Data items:
## START

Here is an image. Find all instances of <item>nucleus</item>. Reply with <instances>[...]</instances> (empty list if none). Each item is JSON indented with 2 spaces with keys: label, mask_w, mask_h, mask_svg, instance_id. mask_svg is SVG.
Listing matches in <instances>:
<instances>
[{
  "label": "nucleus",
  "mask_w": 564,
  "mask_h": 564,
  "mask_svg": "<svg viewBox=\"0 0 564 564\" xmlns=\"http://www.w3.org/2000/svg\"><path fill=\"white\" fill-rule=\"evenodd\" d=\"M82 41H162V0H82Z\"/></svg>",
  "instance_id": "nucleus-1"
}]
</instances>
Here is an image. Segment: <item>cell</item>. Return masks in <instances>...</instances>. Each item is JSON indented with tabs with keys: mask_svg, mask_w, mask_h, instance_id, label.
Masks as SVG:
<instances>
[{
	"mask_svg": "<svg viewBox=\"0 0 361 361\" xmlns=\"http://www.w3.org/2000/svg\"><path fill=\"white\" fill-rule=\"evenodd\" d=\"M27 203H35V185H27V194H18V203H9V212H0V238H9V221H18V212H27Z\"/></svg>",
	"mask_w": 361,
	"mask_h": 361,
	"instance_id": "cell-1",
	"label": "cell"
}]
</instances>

## END

*Given problem*: Change "Here is an image" to "Attached is an image" in each row above and leave everything else in the rows unchanged.

*Answer below*:
Attached is an image. Find all instances of <item>nucleus</item>. Reply with <instances>[...]</instances> (empty list if none). Each item is JSON indented with 2 spaces with keys: label, mask_w, mask_h, mask_svg, instance_id. mask_svg is SVG.
Listing matches in <instances>:
<instances>
[{
  "label": "nucleus",
  "mask_w": 564,
  "mask_h": 564,
  "mask_svg": "<svg viewBox=\"0 0 564 564\" xmlns=\"http://www.w3.org/2000/svg\"><path fill=\"white\" fill-rule=\"evenodd\" d=\"M82 41H162V0H82Z\"/></svg>",
  "instance_id": "nucleus-1"
}]
</instances>
Attached is an image. Segment: <item>cell</item>. Return masks in <instances>...</instances>. Each item is JSON indented with tabs with keys: mask_svg, mask_w, mask_h, instance_id, label.
Masks as SVG:
<instances>
[{
	"mask_svg": "<svg viewBox=\"0 0 361 361\" xmlns=\"http://www.w3.org/2000/svg\"><path fill=\"white\" fill-rule=\"evenodd\" d=\"M27 203H35V185H27V194H18V203H9V212H0V238H9V221H18V212H27Z\"/></svg>",
	"mask_w": 361,
	"mask_h": 361,
	"instance_id": "cell-1",
	"label": "cell"
}]
</instances>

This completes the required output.